Michael Weems, VP/Government Engagement for the American Lighting Association (ALA) headquartered in Dallas, explains` how two recently enacted laws to combat COVID-19 will impact the lighting industry. The first law – the Coronavirus Preparedness and Response Supplemental Appropriations Act, 202 – became law on March 6 and provides $8.3 billion in emergency funding for federal agencies to respond to the coronavirus outbreak.

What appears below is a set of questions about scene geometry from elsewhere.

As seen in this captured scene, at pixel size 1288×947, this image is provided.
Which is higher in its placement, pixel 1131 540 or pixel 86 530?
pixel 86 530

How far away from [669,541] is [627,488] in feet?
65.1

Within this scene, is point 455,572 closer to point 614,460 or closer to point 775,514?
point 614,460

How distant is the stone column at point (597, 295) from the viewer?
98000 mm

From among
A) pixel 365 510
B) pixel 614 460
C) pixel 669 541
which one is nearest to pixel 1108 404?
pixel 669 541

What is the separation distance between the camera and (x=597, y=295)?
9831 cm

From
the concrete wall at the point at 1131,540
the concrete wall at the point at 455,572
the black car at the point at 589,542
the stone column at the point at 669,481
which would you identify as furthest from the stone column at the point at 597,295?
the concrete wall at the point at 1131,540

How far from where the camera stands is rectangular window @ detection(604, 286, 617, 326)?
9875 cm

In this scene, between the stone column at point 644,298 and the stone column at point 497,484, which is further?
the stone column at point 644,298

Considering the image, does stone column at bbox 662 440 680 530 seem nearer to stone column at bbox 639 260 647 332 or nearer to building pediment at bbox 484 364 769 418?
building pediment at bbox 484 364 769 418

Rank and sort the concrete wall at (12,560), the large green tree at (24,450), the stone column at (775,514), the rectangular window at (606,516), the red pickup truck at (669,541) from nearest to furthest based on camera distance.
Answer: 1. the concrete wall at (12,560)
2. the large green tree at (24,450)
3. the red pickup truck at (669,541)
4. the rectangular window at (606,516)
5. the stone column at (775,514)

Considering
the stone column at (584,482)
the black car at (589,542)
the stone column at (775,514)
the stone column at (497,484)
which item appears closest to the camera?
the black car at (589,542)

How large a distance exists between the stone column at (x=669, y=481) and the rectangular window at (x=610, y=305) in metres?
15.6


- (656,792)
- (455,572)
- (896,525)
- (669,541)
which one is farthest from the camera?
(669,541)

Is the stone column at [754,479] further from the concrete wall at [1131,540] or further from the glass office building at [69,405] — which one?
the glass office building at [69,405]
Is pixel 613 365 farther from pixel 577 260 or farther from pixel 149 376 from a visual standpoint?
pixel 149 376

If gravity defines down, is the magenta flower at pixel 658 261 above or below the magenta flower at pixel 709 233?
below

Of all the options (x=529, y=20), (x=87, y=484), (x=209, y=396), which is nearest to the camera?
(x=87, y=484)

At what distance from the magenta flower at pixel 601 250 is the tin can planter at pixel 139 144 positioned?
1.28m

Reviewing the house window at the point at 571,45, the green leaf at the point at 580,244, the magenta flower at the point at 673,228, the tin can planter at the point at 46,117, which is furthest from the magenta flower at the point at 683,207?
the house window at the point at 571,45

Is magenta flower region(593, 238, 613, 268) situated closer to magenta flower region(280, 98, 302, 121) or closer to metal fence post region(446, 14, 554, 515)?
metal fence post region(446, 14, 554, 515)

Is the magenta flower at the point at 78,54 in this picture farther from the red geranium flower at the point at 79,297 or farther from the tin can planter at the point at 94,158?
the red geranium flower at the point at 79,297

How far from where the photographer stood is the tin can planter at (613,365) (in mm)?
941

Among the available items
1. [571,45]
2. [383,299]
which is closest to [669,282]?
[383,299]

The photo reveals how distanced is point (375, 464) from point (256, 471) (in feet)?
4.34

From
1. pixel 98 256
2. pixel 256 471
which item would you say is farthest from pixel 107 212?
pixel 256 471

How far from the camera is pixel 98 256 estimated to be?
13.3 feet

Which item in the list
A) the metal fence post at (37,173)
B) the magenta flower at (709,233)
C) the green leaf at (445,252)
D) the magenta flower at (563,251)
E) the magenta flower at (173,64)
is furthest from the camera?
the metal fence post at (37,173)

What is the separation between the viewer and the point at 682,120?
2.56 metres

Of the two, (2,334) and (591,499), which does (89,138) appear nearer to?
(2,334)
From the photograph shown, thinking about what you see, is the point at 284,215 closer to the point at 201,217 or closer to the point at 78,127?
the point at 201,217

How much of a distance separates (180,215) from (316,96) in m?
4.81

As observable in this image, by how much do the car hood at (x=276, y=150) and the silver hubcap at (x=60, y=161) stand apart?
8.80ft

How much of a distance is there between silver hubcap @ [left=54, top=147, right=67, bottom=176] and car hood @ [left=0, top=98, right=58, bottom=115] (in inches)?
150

The main provisions of the law include:

  • appropriations to the Small Business Administration (SBA) for the Disaster Loans Program Account;
  • developing, manufacturing, and procuring vaccines and other medical supplies;
  • grants for state, local, and tribal public health agencies and organizations;
  • loans for affected small businesses;
  • evacuations and emergency preparedness activities at U.S. embassies and other State Department facilities;
  • humanitarian assistance and support for health systems in the affected countries;
  • appropriations for the Food and Drug Administration for salaries and expenses;
  • appropriations to the U.S. Department of Health and Human Services (HHS) for the Centers for Disease Control and Prevention, the National Institutes of Health, and the Public Health and Social Services Emergency Fund; and allowing HHS to temporarily waive certain Medicare restrictions and requirements regarding telehealth services during the coronavirus public health emergency.

The second law – the Families First Coronavirus Response Act – became law on March 11 and responds to the coronavirus outbreak by providing paid sick leave and free coronavirus testing, expanding food assistance and unemployment benefits, and requiring employers to provide additional protections for healthcare workers.

The main provisions of the law include:

  • establishing a federal emergency paid leave benefits program to provide payments to employees taking unpaid leave due to the coronavirus outbreak;
  • expanding unemployment benefits and providing grants to states for processing and paying claims;
  • requiring employers to provide paid sick leave to employees;
  • appropriations for nutrition and food assistance programs: the Special Supplemental Nutrition Program for Women, Infants, and Children (WIC); the Emergency Food Assistance Program (TEFAP); nutrition assistance grants for U.S. territories; and nutrition programs to assist the elderly;
  • establishing requirements for providing coronavirus diagnostic testing at no cost to consumers;
  • treating personal respiratory protective devices as covered countermeasures that are eligible for certain liability protections; and
  • temporarily increasing the Medicaid federal medical assistance percentage (FMAP).

The ALA advises members to “monitor your state and local advisory warnings and take all necessary precautions to protect yourself, your employees, and your customers.”